Transcribe every entry word for word. Skip the pictures.

━━━ Data records

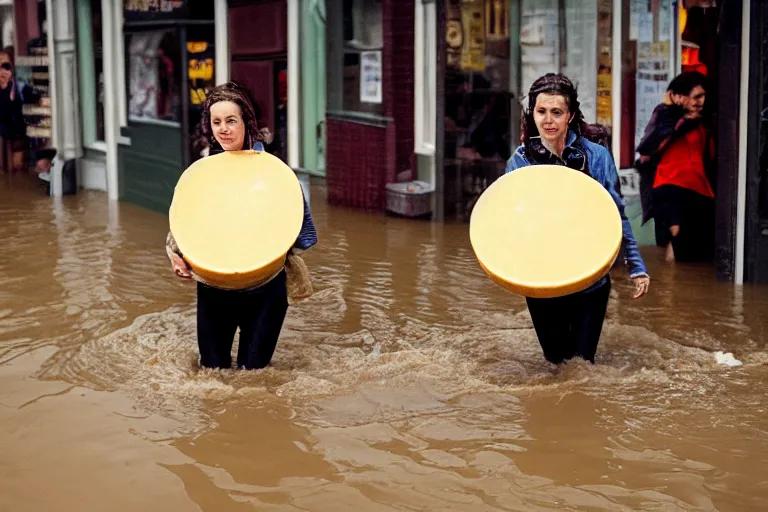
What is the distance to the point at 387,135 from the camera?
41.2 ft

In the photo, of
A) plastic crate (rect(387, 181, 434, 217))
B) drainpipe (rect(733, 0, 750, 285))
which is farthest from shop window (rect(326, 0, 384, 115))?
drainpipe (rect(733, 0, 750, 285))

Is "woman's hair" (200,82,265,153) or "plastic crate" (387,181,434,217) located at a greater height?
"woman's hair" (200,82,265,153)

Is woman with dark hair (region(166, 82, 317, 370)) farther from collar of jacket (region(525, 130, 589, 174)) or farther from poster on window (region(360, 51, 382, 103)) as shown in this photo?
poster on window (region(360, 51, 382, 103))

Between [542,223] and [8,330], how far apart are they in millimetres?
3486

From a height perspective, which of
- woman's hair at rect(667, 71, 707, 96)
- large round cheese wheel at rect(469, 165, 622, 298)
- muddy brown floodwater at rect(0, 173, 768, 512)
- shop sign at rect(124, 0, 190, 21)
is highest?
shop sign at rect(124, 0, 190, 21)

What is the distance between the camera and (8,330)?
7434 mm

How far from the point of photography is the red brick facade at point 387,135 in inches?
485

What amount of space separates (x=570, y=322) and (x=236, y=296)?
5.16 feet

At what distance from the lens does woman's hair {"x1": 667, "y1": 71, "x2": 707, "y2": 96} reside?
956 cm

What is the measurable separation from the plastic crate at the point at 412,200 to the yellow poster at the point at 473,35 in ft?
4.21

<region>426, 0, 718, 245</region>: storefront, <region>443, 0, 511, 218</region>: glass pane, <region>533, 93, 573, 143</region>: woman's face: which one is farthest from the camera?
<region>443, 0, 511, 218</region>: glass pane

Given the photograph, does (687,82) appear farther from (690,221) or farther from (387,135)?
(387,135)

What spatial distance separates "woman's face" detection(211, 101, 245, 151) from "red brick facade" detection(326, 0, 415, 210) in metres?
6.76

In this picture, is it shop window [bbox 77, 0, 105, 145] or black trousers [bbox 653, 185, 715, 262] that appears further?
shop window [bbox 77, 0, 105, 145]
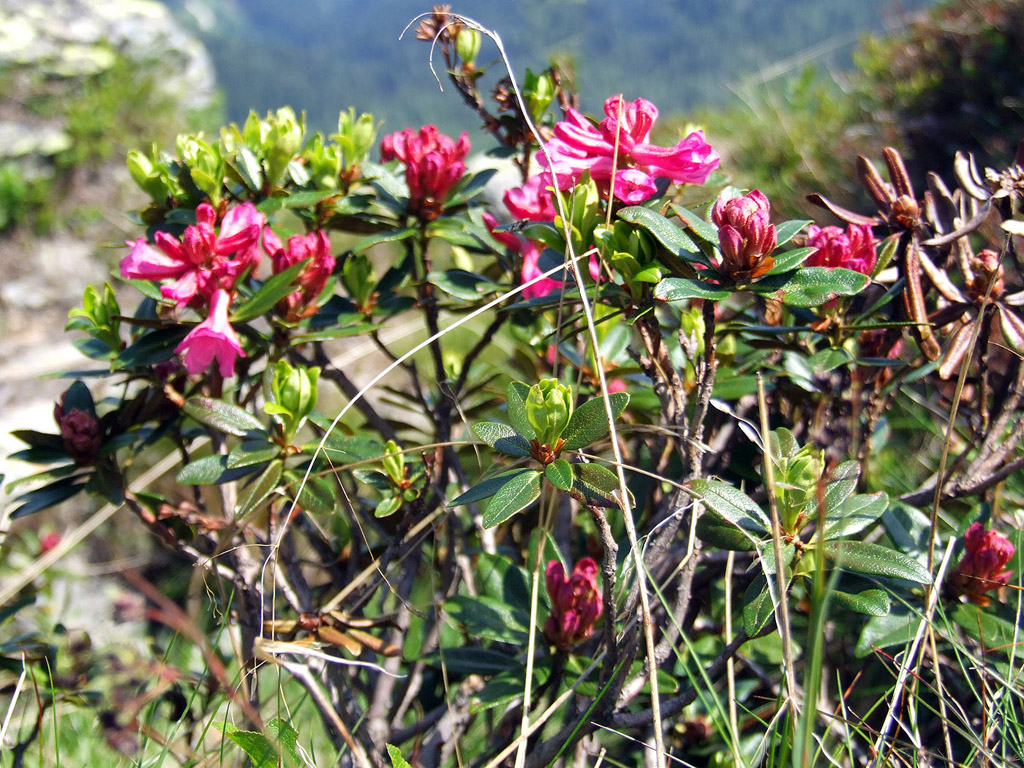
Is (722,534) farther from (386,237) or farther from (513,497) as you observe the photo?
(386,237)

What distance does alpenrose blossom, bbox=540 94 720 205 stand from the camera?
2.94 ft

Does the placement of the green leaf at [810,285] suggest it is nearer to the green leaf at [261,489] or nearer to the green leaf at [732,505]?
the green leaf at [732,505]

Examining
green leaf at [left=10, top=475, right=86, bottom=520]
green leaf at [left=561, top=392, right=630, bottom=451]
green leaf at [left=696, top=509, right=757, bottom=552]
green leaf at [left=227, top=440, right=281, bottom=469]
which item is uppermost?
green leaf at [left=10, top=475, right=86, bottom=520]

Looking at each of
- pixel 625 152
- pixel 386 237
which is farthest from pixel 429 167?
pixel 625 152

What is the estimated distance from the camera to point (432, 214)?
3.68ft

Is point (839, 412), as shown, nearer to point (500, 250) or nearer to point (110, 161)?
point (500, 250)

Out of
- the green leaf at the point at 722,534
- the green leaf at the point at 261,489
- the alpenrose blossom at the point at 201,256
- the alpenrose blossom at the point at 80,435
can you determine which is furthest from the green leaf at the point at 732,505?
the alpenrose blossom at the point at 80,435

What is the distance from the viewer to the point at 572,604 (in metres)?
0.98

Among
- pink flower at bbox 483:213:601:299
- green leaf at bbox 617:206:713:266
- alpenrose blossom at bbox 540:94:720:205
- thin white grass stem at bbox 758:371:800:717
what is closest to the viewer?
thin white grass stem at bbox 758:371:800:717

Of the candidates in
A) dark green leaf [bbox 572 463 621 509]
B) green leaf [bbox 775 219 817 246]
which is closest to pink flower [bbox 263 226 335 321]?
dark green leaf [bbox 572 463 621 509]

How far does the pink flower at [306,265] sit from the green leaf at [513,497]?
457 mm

━━━━━━

• _Written reply_:
What is the distance to the point at 387,135 from the camera?
41.2 ft

In the photo, of
A) plastic crate (rect(387, 181, 434, 217))
B) drainpipe (rect(733, 0, 750, 285))
which is farthest from shop window (rect(326, 0, 384, 115))?
drainpipe (rect(733, 0, 750, 285))

Is "woman's hair" (200,82,265,153) or "plastic crate" (387,181,434,217) located at a greater height?
"woman's hair" (200,82,265,153)

Is woman with dark hair (region(166, 82, 317, 370)) farther from collar of jacket (region(525, 130, 589, 174)) or farther from poster on window (region(360, 51, 382, 103)) as shown in this photo?
poster on window (region(360, 51, 382, 103))

Between [542,223] and [8,330], how far apart are they in millimetres?
3486

From a height perspective, which of
- woman's hair at rect(667, 71, 707, 96)
- large round cheese wheel at rect(469, 165, 622, 298)
- muddy brown floodwater at rect(0, 173, 768, 512)
- shop sign at rect(124, 0, 190, 21)
is highest?
shop sign at rect(124, 0, 190, 21)

What is the distance between the camera and (8,330)?
7434 mm

How far from the point of photography is the red brick facade at point 387,135 in inches?
485

What amount of space separates (x=570, y=322) and (x=236, y=296)?
5.16 feet

At what distance from the lens does woman's hair {"x1": 667, "y1": 71, "x2": 707, "y2": 96} reside?
956 cm

What is the measurable separation from the plastic crate at the point at 412,200 to the yellow poster at the point at 473,35 in ft?
4.21

<region>426, 0, 718, 245</region>: storefront, <region>443, 0, 511, 218</region>: glass pane, <region>533, 93, 573, 143</region>: woman's face: which one is farthest from the camera?
<region>443, 0, 511, 218</region>: glass pane

Given the photograph, does (687,82) appear farther from (690,221) or farther from (387,135)?
(387,135)

What spatial distance separates "woman's face" detection(211, 101, 245, 151) from "red brick facade" detection(326, 0, 415, 210) in metres?
6.76

In this picture, is it shop window [bbox 77, 0, 105, 145] or black trousers [bbox 653, 185, 715, 262] that appears further?
shop window [bbox 77, 0, 105, 145]
Is (722,534) farther from (386,237) or farther from (513,497) as you observe the photo?
(386,237)

What distance does alpenrose blossom, bbox=540 94 720 205 stand from the camera?
2.94 ft

Does the placement of the green leaf at [810,285] suggest it is nearer to the green leaf at [261,489] or nearer to the green leaf at [732,505]?
the green leaf at [732,505]

Examining
green leaf at [left=10, top=475, right=86, bottom=520]
green leaf at [left=561, top=392, right=630, bottom=451]
green leaf at [left=696, top=509, right=757, bottom=552]
green leaf at [left=227, top=440, right=281, bottom=469]
which item is uppermost?
green leaf at [left=10, top=475, right=86, bottom=520]

Looking at each of
- pixel 625 152
- pixel 386 237
which is farthest from pixel 429 167?
pixel 625 152

What is the estimated distance from the camera to point (432, 214)?
3.68ft

Is point (839, 412), as shown, nearer to point (500, 250) or nearer to point (110, 161)?
point (500, 250)

Out of
- the green leaf at the point at 722,534
- the green leaf at the point at 261,489
- the alpenrose blossom at the point at 201,256
- the alpenrose blossom at the point at 80,435
can you determine which is furthest from the green leaf at the point at 732,505?
the alpenrose blossom at the point at 80,435

What is the distance from the viewer to the point at 572,604 (in metres)?
0.98

Among
- pink flower at bbox 483:213:601:299
- green leaf at bbox 617:206:713:266
- alpenrose blossom at bbox 540:94:720:205
- thin white grass stem at bbox 758:371:800:717
what is closest to the viewer?
thin white grass stem at bbox 758:371:800:717

Of the candidates in
A) dark green leaf [bbox 572 463 621 509]
B) green leaf [bbox 775 219 817 246]
which is closest to pink flower [bbox 263 226 335 321]?
dark green leaf [bbox 572 463 621 509]

How far does the pink flower at [306,265] sit from the green leaf at [513,497]?
457 mm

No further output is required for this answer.